> Exercise brief
Would you print only the lines running from the one with "Lane's Privateer Inn Map" to the final line of the data below, word for word and without pictures?
*** Opening of Data extracts ***
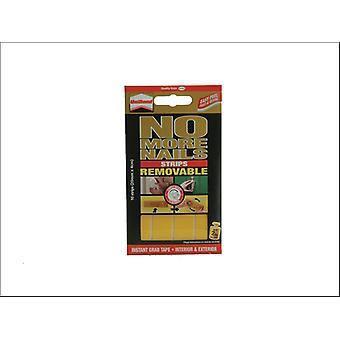 Unibond No More Nails Removable Double Sided Strips 10 x 40mm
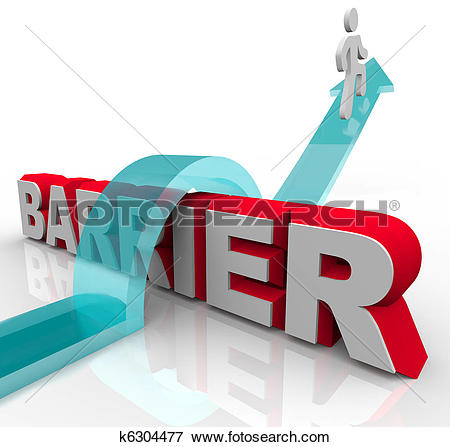 Barrier Illustrations and Clipart. 6,761 barrier royalty free.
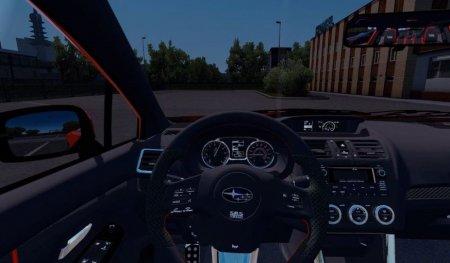 Скачать мод Subaru Impreza WRX STI 2017 для Euro Truck Simulator 2 v. 1.31-1.33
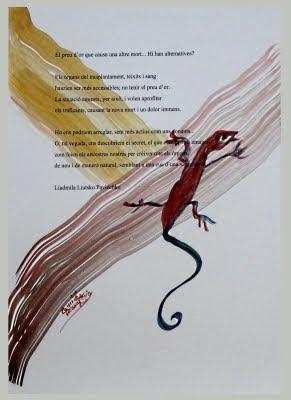 Il·lustració: Camila Monasterio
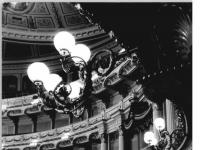 Dresden, Semperoper, Zuschauerraum, Ehrenloge (9 Februar 1985)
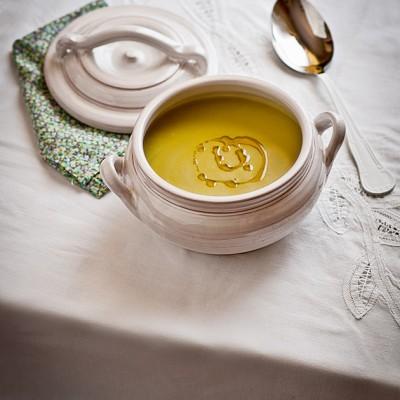 Gazpacho de cilantro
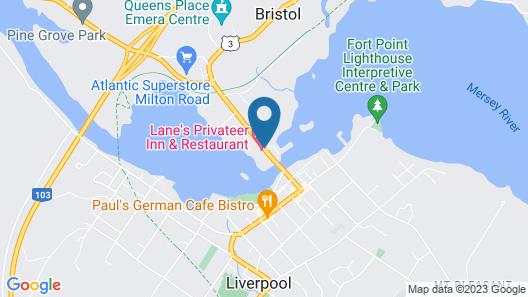 Lane's Privateer Inn Map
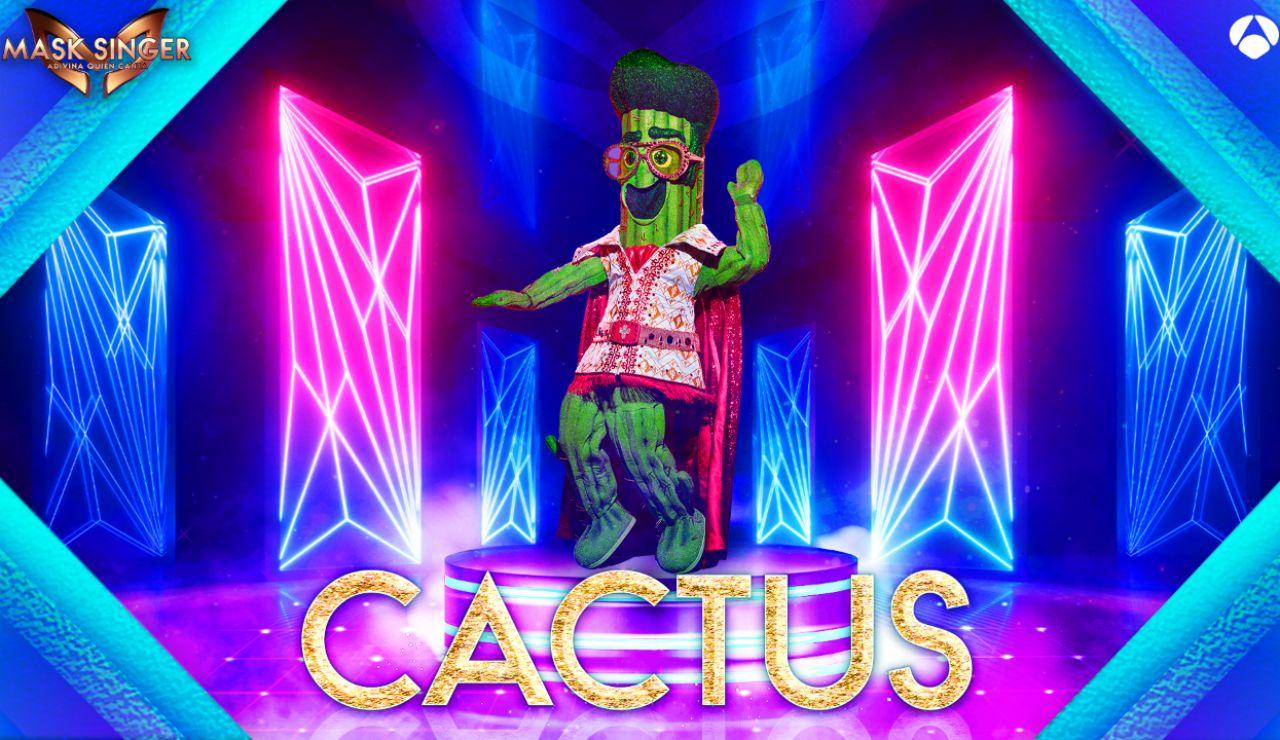 Máscara Cactus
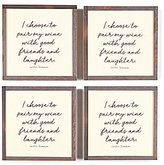 Ben's Garden Pair My Wine Coasters, Set of 4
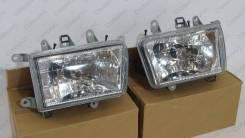 Фара. Toyota Hilux Surf, KZN130G, KZN130W, LN130G, LN130W, VZN130G, YN130G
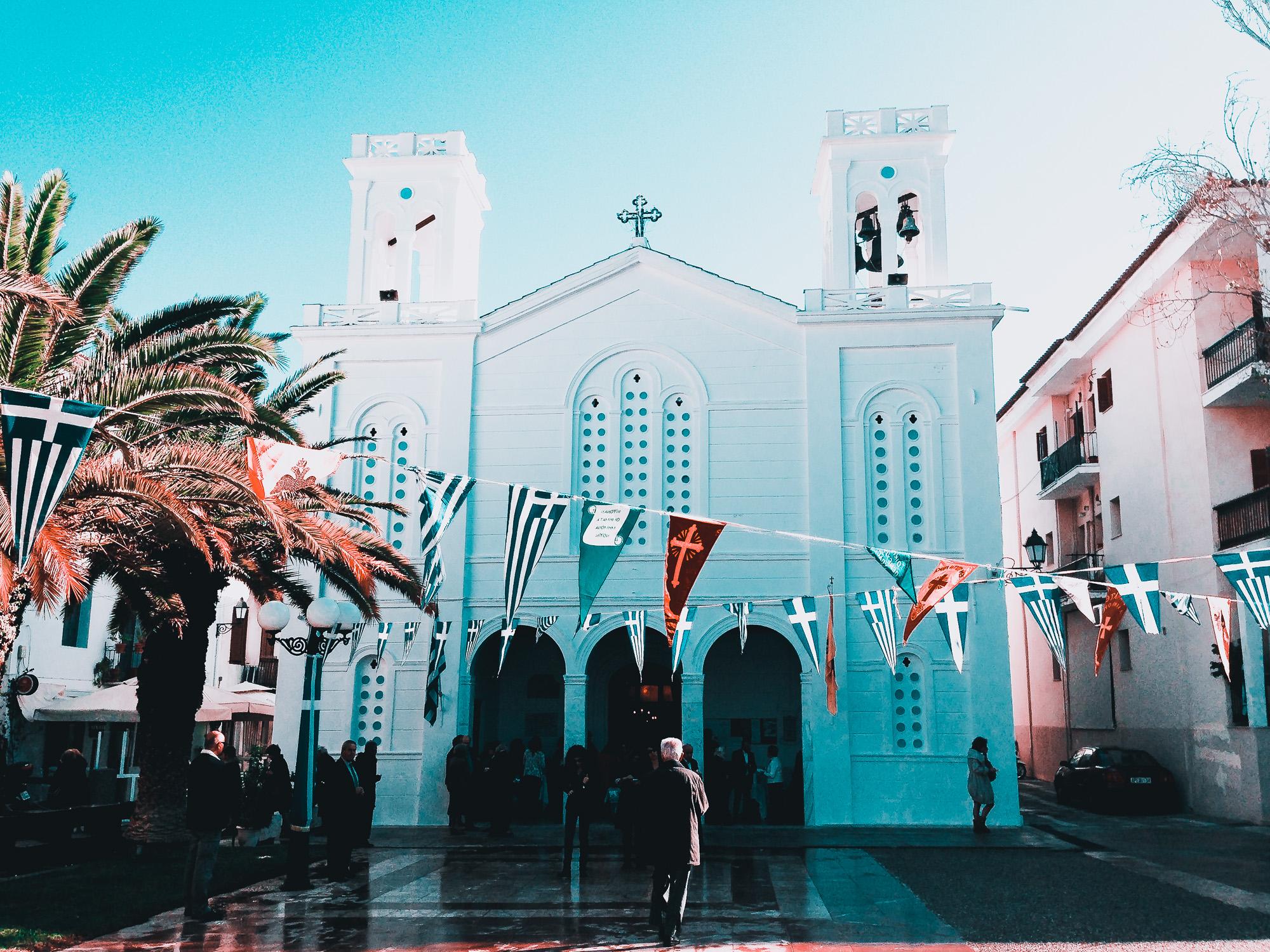 www.stemajourneys.com-nafplio-greece-890.jpg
*** Close of Data extracts ***
> Your solution
 Lane's Privateer Inn Map
 Máscara Cactus
 Ben's Garden Pair My Wine Coasters, Set of 4
 Фара. Toyota Hilux Surf, KZN130G, KZN130W, LN130G, LN130W, VZN130G, YN130G
 www.stemajourneys.com-nafplio-greece-890.jpg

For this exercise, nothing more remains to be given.